++++ PROVIDED TEXT ++++
1) Let $P= (1, 0, 1)$, $Q = (4, 1, 9)$, and $R= (3, 2, 8)$ Calculate the area of the triangle whose vertices are $P$, $Q$ and $R$.

What I did for this question was form vectors ${\bf PQ}= <3, 1, 8>$ and ${\bf PR}= <2, 2, 7>$, and took the cross product of the vectors to give me $(122/2)^{1/2}$ units squared. The teacher still counted the question wrong however.

2) A 5 ounce swallow is flying through the land of America carrying a 1 pound apple by a 1/2 ounce strand of tree bark held under one of its dorsal guiding feathers. Along the way out intrepid swallow stops to rest on a 73 in tree limb that makes an angle of $112 ^\circ$ with the trunk of the tree. Find the component forms of the limb and bird vectors and use a vector product to calculate the torque, in pythons (a made up unit), on the limb caused by the swallow and his cargo. 16 ounces are in a pound.
++++ SUPPLIED INFORMATION ++++
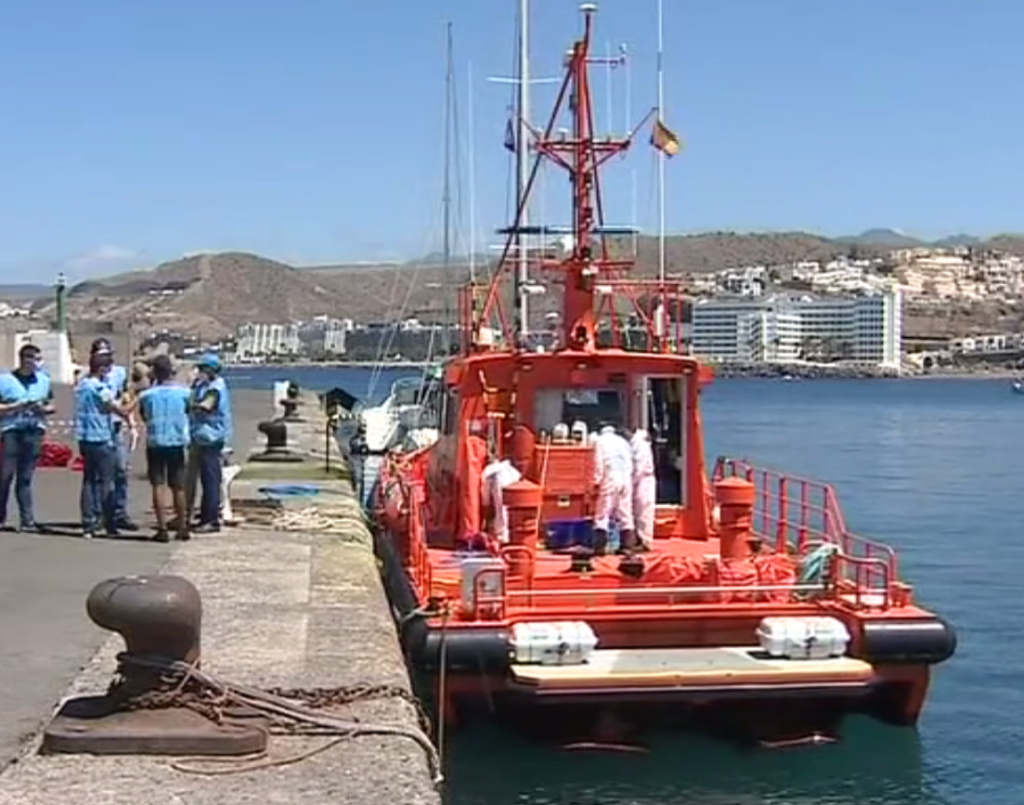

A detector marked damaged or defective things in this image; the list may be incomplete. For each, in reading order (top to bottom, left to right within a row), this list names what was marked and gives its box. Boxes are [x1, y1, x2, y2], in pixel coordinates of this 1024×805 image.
++++
* [TASKS FOR THIS EXERCISE]:
- A) According to the vector homework post, what angle does the tree limb make with the trunk?
- B) Carry on writing the vector homework post from its final sentence.
The material is unrelated to the vector homework post.

* [EXERCISE RESULTS]:
- A) 112 degrees.

- B)
What I am confused about in the questions was finding the $z$ component for the bird's vector. I was not sure if it is $73 \sin(22 ^\circ)-6.5 \text{ oz}$, taking into account the initial height of the tree limb and how high up the bird was upon landing on the tree limb. I also need help finding the z component of the tree limb. I just need to be walked through these parts; I will be fine calculating the torque.

3) Let u$ = <5, 3, -2>$ and v$ = <6, 3, -12> $ Decompose u into a sum of two vectors pp and w, where p is parallel to v, and w is orthogonal to v.

I took the cross product of u and v to find a vector that could make w when multiplied by the right scalar, but I do not know what said scalar is. On the other hand, I was hoping to solve for p by subtracting w from u, and just writing a scalar variable next to the p that I obtained that would be distributed to the components of p.

I think I have corrected the following question, but I would like to have my work checked.

4) still letting p= <5, 3, -2> and v= <6, 3, -12>, Suppose F1 is a force vector in the direction of u with a magnitude of 308 decalopans (dal) and F2 is a force vector in the direction of v with a magnitude of 227 dal. Find the magnitude and direction of the resultant force F= F1+F2.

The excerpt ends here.